Mr. Komer says the state offers choice except when the scholarship recipient seeks to study religion. "Washington is trying to steer their residents' choices: You can choose anything except religion taught from a religious perspective," he says.

But others say Washington as a sovereign state has the flexibility under its own constitution to adopt a more restrictive approach. "Within the range of acceptable options, there is nothing wrong with letting states pursue their own visions of religious freedom," says Mr. Caplan.

He adds in a friend-of-the-court brief that the Washington program is within the bounds of what is constitutionally acceptable. "It does not compel [Davey] to do anything that his religion prohibits or prohibit anything that his religion compels," Caplan writes.

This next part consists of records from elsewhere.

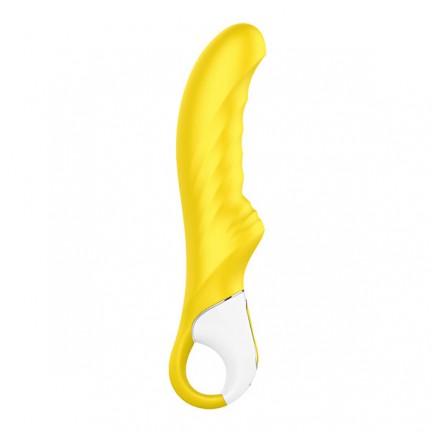 Vibrador Satisfyer Vibes Yummy Sunshine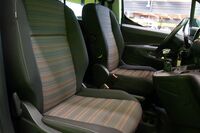 Opel Combo vaihtoauto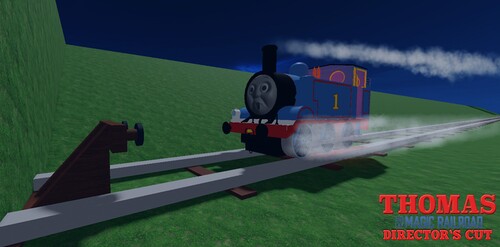 The Magic Buffers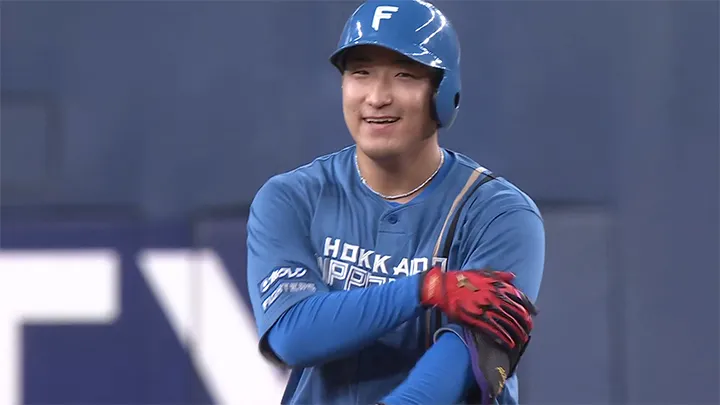 有薗直輝がプロ初4打点の活躍！　加藤貴之はキャリアハイ11勝目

Kenneth Starr filed a friend-of-the-court brief supporting Davey on behalf of the Fairness Foundation, a philanthropic organization. He says the Washington provision violates the high court's mandate of "evenhandedness" in church-state relations. "The irony of Washington State's discrimination-infected legal structure is this: devotees of Marxism may use Promise Scholarships to pursue degrees in accredited departments that school students in the idea that 'religion is the opiate of the masses,' " Mr. Starr writes. "Under current law, Promise Scholarships may be used to study religion from a standpoint of agnosticism, skepticism, condescension, or hostility. In fact, Promise Scholarships may be used for the study of religion from every conceivable standpoint, except the most traditional, commonplace standpoint down through the ages - the standpoint of faith."